**Dataset records**

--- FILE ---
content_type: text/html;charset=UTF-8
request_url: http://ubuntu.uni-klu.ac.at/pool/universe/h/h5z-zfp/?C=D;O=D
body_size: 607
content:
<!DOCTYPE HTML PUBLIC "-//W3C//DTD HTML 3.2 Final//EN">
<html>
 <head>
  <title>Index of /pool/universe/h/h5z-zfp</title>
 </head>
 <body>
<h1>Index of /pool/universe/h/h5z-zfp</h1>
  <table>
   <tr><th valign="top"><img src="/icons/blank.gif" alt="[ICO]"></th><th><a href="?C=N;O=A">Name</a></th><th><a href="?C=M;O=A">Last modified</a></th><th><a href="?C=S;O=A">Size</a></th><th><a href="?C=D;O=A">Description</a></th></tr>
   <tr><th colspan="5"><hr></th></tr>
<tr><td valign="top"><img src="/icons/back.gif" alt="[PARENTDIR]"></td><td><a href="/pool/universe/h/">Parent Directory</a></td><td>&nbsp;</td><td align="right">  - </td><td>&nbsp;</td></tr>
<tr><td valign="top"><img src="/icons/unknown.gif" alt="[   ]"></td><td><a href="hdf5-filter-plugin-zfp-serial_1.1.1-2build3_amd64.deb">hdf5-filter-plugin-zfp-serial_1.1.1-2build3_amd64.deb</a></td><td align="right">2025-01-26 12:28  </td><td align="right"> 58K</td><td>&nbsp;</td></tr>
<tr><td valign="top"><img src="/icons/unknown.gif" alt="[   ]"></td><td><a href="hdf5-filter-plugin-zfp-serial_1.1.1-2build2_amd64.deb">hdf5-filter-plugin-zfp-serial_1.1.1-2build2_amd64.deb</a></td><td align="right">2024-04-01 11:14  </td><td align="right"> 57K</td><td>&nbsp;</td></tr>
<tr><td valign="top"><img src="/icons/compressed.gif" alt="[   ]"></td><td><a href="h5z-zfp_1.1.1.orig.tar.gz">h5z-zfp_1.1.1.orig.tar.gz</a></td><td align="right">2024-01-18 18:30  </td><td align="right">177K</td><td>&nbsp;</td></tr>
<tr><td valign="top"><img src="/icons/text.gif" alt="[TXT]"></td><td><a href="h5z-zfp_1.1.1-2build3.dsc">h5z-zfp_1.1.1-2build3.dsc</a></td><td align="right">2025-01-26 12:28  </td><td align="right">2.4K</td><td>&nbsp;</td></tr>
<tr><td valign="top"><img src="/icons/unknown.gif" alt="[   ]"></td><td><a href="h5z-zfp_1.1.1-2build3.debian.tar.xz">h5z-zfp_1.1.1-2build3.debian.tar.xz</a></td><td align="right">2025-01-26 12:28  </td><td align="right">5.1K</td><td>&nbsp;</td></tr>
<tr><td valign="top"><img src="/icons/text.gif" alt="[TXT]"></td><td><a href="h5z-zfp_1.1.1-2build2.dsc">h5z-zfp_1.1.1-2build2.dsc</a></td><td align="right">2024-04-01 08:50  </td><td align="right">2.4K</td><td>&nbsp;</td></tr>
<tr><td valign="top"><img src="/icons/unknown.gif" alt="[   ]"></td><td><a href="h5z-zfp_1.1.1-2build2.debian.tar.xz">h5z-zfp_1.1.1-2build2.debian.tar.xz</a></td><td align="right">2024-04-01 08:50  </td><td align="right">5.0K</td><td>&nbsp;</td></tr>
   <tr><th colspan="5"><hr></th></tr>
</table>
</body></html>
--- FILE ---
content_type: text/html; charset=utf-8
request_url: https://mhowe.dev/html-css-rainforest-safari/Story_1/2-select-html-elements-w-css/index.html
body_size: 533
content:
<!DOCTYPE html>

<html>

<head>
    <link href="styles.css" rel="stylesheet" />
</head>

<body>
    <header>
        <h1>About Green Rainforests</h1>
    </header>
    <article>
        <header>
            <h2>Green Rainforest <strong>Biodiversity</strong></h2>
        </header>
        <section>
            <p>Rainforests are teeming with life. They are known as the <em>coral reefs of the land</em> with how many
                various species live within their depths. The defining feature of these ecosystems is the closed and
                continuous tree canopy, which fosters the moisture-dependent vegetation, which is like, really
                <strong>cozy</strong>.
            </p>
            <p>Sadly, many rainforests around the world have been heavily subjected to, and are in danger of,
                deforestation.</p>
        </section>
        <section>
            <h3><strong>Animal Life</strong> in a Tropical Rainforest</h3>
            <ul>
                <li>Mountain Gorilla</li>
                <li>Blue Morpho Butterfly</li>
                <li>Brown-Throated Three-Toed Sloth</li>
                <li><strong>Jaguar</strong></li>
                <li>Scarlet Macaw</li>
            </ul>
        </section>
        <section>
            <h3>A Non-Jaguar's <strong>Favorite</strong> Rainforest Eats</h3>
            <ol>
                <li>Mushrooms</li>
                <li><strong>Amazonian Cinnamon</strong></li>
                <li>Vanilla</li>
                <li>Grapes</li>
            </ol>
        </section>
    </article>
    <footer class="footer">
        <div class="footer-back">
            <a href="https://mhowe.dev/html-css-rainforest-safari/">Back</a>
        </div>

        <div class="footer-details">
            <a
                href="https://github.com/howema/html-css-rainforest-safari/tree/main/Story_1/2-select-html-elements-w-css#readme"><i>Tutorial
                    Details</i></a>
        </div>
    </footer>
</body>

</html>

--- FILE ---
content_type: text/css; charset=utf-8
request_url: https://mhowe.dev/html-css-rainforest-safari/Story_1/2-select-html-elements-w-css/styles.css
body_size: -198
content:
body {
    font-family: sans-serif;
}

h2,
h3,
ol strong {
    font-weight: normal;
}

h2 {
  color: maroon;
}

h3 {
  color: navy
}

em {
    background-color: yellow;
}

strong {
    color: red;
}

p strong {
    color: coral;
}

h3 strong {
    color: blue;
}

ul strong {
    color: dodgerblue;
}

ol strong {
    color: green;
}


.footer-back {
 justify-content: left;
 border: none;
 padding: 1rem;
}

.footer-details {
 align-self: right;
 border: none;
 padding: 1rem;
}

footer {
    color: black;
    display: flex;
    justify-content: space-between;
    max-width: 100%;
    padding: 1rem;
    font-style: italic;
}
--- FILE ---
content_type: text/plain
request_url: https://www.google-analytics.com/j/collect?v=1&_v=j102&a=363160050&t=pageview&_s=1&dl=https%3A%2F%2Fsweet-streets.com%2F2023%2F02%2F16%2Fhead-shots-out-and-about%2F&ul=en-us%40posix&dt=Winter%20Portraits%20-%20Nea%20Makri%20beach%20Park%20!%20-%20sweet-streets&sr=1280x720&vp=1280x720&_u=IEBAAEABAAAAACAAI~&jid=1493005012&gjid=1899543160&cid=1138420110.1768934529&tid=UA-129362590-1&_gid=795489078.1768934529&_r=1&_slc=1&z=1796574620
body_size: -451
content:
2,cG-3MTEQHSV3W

**PROBLEM**
In full and word for word, set down the records shown above.

**EXPECTED ANSWER**
--- FILE ---
content_type: text/html;charset=UTF-8
request_url: http://ubuntu.uni-klu.ac.at/pool/universe/h/h5z-zfp/?C=D;O=D
body_size: 607
content:
<!DOCTYPE HTML PUBLIC "-//W3C//DTD HTML 3.2 Final//EN">
<html>
 <head>
  <title>Index of /pool/universe/h/h5z-zfp</title>
 </head>
 <body>
<h1>Index of /pool/universe/h/h5z-zfp</h1>
  <table>
   <tr><th valign="top"><img src="/icons/blank.gif" alt="[ICO]"></th><th><a href="?C=N;O=A">Name</a></th><th><a href="?C=M;O=A">Last modified</a></th><th><a href="?C=S;O=A">Size</a></th><th><a href="?C=D;O=A">Description</a></th></tr>
   <tr><th colspan="5"><hr></th></tr>
<tr><td valign="top"><img src="/icons/back.gif" alt="[PARENTDIR]"></td><td><a href="/pool/universe/h/">Parent Directory</a></td><td>&nbsp;</td><td align="right">  - </td><td>&nbsp;</td></tr>
<tr><td valign="top"><img src="/icons/unknown.gif" alt="[   ]"></td><td><a href="hdf5-filter-plugin-zfp-serial_1.1.1-2build3_amd64.deb">hdf5-filter-plugin-zfp-serial_1.1.1-2build3_amd64.deb</a></td><td align="right">2025-01-26 12:28  </td><td align="right"> 58K</td><td>&nbsp;</td></tr>
<tr><td valign="top"><img src="/icons/unknown.gif" alt="[   ]"></td><td><a href="hdf5-filter-plugin-zfp-serial_1.1.1-2build2_amd64.deb">hdf5-filter-plugin-zfp-serial_1.1.1-2build2_amd64.deb</a></td><td align="right">2024-04-01 11:14  </td><td align="right"> 57K</td><td>&nbsp;</td></tr>
<tr><td valign="top"><img src="/icons/compressed.gif" alt="[   ]"></td><td><a href="h5z-zfp_1.1.1.orig.tar.gz">h5z-zfp_1.1.1.orig.tar.gz</a></td><td align="right">2024-01-18 18:30  </td><td align="right">177K</td><td>&nbsp;</td></tr>
<tr><td valign="top"><img src="/icons/text.gif" alt="[TXT]"></td><td><a href="h5z-zfp_1.1.1-2build3.dsc">h5z-zfp_1.1.1-2build3.dsc</a></td><td align="right">2025-01-26 12:28  </td><td align="right">2.4K</td><td>&nbsp;</td></tr>
<tr><td valign="top"><img src="/icons/unknown.gif" alt="[   ]"></td><td><a href="h5z-zfp_1.1.1-2build3.debian.tar.xz">h5z-zfp_1.1.1-2build3.debian.tar.xz</a></td><td align="right">2025-01-26 12:28  </td><td align="right">5.1K</td><td>&nbsp;</td></tr>
<tr><td valign="top"><img src="/icons/text.gif" alt="[TXT]"></td><td><a href="h5z-zfp_1.1.1-2build2.dsc">h5z-zfp_1.1.1-2build2.dsc</a></td><td align="right">2024-04-01 08:50  </td><td align="right">2.4K</td><td>&nbsp;</td></tr>
<tr><td valign="top"><img src="/icons/unknown.gif" alt="[   ]"></td><td><a href="h5z-zfp_1.1.1-2build2.debian.tar.xz">h5z-zfp_1.1.1-2build2.debian.tar.xz</a></td><td align="right">2024-04-01 08:50  </td><td align="right">5.0K</td><td>&nbsp;</td></tr>
   <tr><th colspan="5"><hr></th></tr>
</table>
</body></html>
--- FILE ---
content_type: text/html; charset=utf-8
request_url: https://mhowe.dev/html-css-rainforest-safari/Story_1/2-select-html-elements-w-css/index.html
body_size: 533
content:
<!DOCTYPE html>

<html>

<head>
    <link href="styles.css" rel="stylesheet" />
</head>

<body>
    <header>
        <h1>About Green Rainforests</h1>
    </header>
    <article>
        <header>
            <h2>Green Rainforest <strong>Biodiversity</strong></h2>
        </header>
        <section>
            <p>Rainforests are teeming with life. They are known as the <em>coral reefs of the land</em> with how many
                various species live within their depths. The defining feature of these ecosystems is the closed and
                continuous tree canopy, which fosters the moisture-dependent vegetation, which is like, really
                <strong>cozy</strong>.
            </p>
            <p>Sadly, many rainforests around the world have been heavily subjected to, and are in danger of,
                deforestation.</p>
        </section>
        <section>
            <h3><strong>Animal Life</strong> in a Tropical Rainforest</h3>
            <ul>
                <li>Mountain Gorilla</li>
                <li>Blue Morpho Butterfly</li>
                <li>Brown-Throated Three-Toed Sloth</li>
                <li><strong>Jaguar</strong></li>
                <li>Scarlet Macaw</li>
            </ul>
        </section>
        <section>
            <h3>A Non-Jaguar's <strong>Favorite</strong> Rainforest Eats</h3>
            <ol>
                <li>Mushrooms</li>
                <li><strong>Amazonian Cinnamon</strong></li>
                <li>Vanilla</li>
                <li>Grapes</li>
            </ol>
        </section>
    </article>
    <footer class="footer">
        <div class="footer-back">
            <a href="https://mhowe.dev/html-css-rainforest-safari/">Back</a>
        </div>

        <div class="footer-details">
            <a
                href="https://github.com/howema/html-css-rainforest-safari/tree/main/Story_1/2-select-html-elements-w-css#readme"><i>Tutorial
                    Details</i></a>
        </div>
    </footer>
</body>

</html>

--- FILE ---
content_type: text/css; charset=utf-8
request_url: https://mhowe.dev/html-css-rainforest-safari/Story_1/2-select-html-elements-w-css/styles.css
body_size: -198
content:
body {
    font-family: sans-serif;
}

h2,
h3,
ol strong {
    font-weight: normal;
}

h2 {
  color: maroon;
}

h3 {
  color: navy
}

em {
    background-color: yellow;
}

strong {
    color: red;
}

p strong {
    color: coral;
}

h3 strong {
    color: blue;
}

ul strong {
    color: dodgerblue;
}

ol strong {
    color: green;
}


.footer-back {
 justify-content: left;
 border: none;
 padding: 1rem;
}

.footer-details {
 align-self: right;
 border: none;
 padding: 1rem;
}

footer {
    color: black;
    display: flex;
    justify-content: space-between;
    max-width: 100%;
    padding: 1rem;
    font-style: italic;
}
--- FILE ---
content_type: text/plain
request_url: https://www.google-analytics.com/j/collect?v=1&_v=j102&a=363160050&t=pageview&_s=1&dl=https%3A%2F%2Fsweet-streets.com%2F2023%2F02%2F16%2Fhead-shots-out-and-about%2F&ul=en-us%40posix&dt=Winter%20Portraits%20-%20Nea%20Makri%20beach%20Park%20!%20-%20sweet-streets&sr=1280x720&vp=1280x720&_u=IEBAAEABAAAAACAAI~&jid=1493005012&gjid=1899543160&cid=1138420110.1768934529&tid=UA-129362590-1&_gid=795489078.1768934529&_r=1&_slc=1&z=1796574620
body_size: -451
content:
2,cG-3MTEQHSV3W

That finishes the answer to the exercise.